In altri termini si avverte l’urgenza pedagogica seppure con la necessaria prudenza e pur perseverando nella logica delle diverse “sfumature cromatiche”, ormai divenute l’alfabeto base che orienta il civismo dei nostri comportamenti, di abitare spazi di relazione non “differita” e virtuale. Non possiamo più rinunciare a forme di socialità consistenti, di scambio profondo e affettivo, di con-divisione e pertanto di cura. Il pensiero corre ai nostri giovani e giovanissimi e al beneficio di esperienze relazionali dal vivo in cui poter socializzare solitudini, fatiche e paure generati dalla crisi attuale e di poter altresì sperimentare risposte inedite e ignorate da un mondo adulto infiacchito che tira a campare.
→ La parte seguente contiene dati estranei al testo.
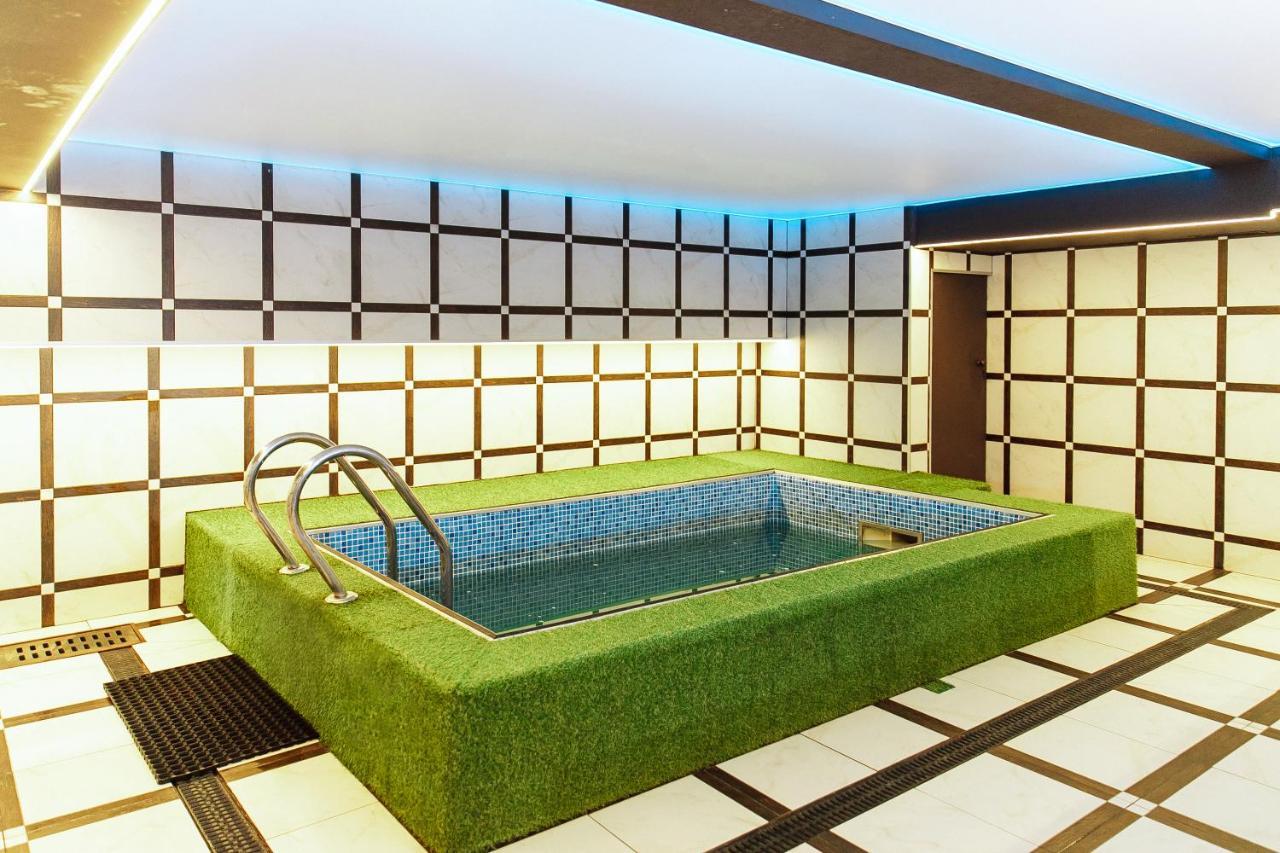 Viktoriya Family Hotel Restaurant Complex Kiev Ngoại thất bức ảnh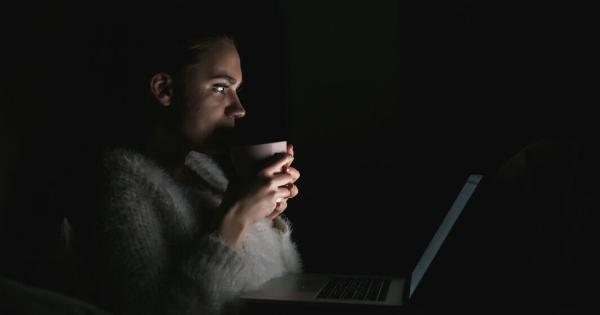 Διέρρευσαν εικόνες χρηστών του ChatGPT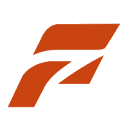 FirstSales MCP logo, by FirstSales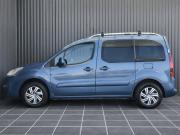 Citroen Berlingo II Рестайлинг 2 Пермь  - изображение 62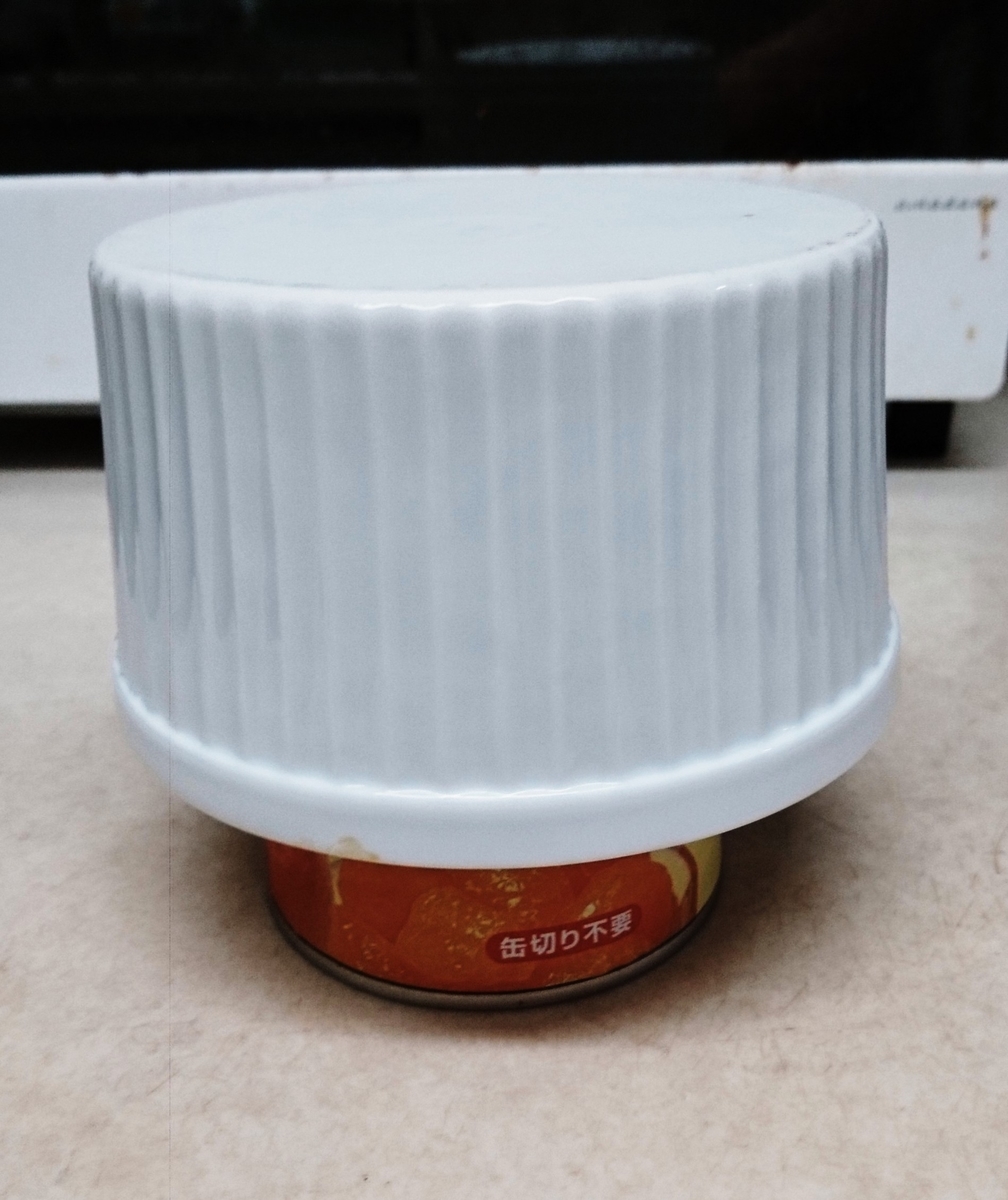 f:id:usa87mama:20200724213305j:plain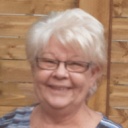 Bélanger, Cécile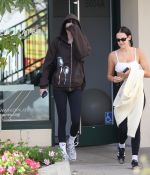 Access_Kardashian_011.JPG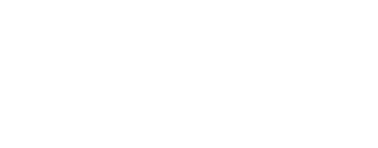 Alpotel Dolomiten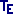 Icon for talkingelectronics.com
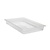 Cambro Pojemnik CAMBRO GN 1/1 z przezroczystego polipropylenu 8,5 l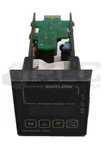 Watlow 965A-3DA0-0000 Temperature Controller Series. Fixed Price $329.00.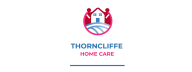 Thorncliffe Home Care logo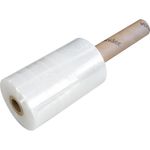 MKP002721000132-1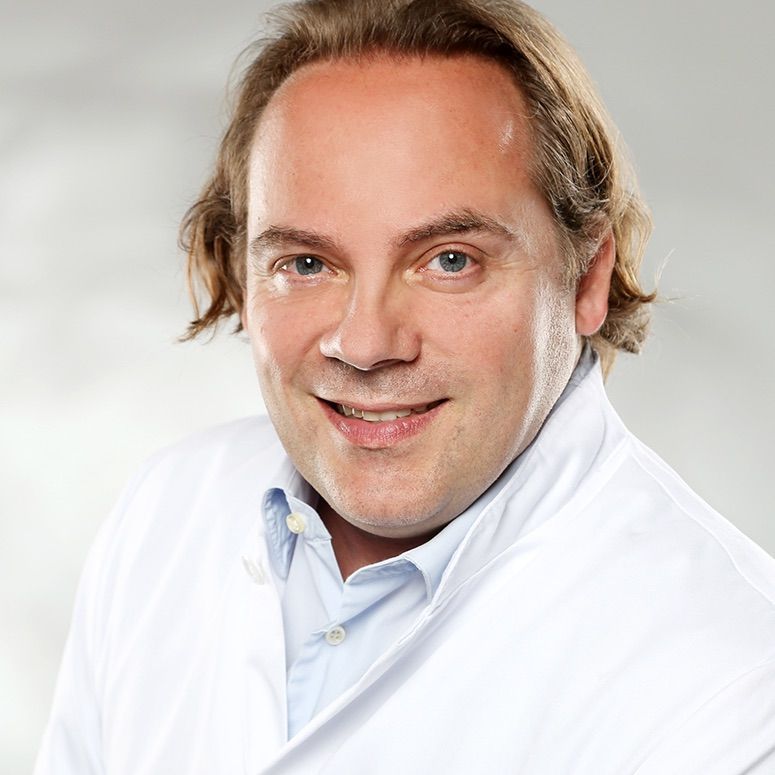 lmg_urs-zuberbuehler-profil.jpg lmg_urs-zuberbuehler-profil.jpg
Allora la sfida è quella di rigenerare la solidarietà partendo dal riconoscimento della fragilità di tutti e di ciascuno e sulla possibilità di una sua valorizzazione dentro la costruzione di relazioni sociali dense simbolicamente. Siamo indissolubilmente legati gli uni agli altri. Questo inestricabile legame nasconde un forte potenziale generativo; bisogna liberarlo, dargli forma. Il prendersi cura, come sostiene Magatti, è un modo diverso di pensare il nostro rapporto con la realtà. Esprime un compromettersi con l’altro, la capacità di uno slancio prometeico verso ciò che è ignoto ma non mi è estraneo. Non va mai dimenticato che essere al mondo nell’ottica della cura significa co-esistere, con-vivere, costruire il proprio essere in relazione con altri e fare di altri un valore.
L’esperienza della pandemia conferma come la salute mentale sia da intendersi non tanto in senso individuale quanto come una condizione che interessa l’intera comunità. Ecco, dunque, la sfida nella sfida: moltiplicare le ragioni dello stare insieme, dell’abitare luoghi comuni, per opporsi al propagarsi delle derive distruttive dell’autoreferenzialità. Una comunità larga (Aldo Bonomi) capace di trasformare il disagio dell’altro in un orizzonte di benessere per tutti! Dobbiamo sforzarci tutti di arricchire la nostra esistenza di autenticità, di non disorientarci e di saper accogliere i diversi eventi della nostra vita con quella salda consapevolezza interiore improntata a quella che una volta si diceva “saggezza senza tempo”.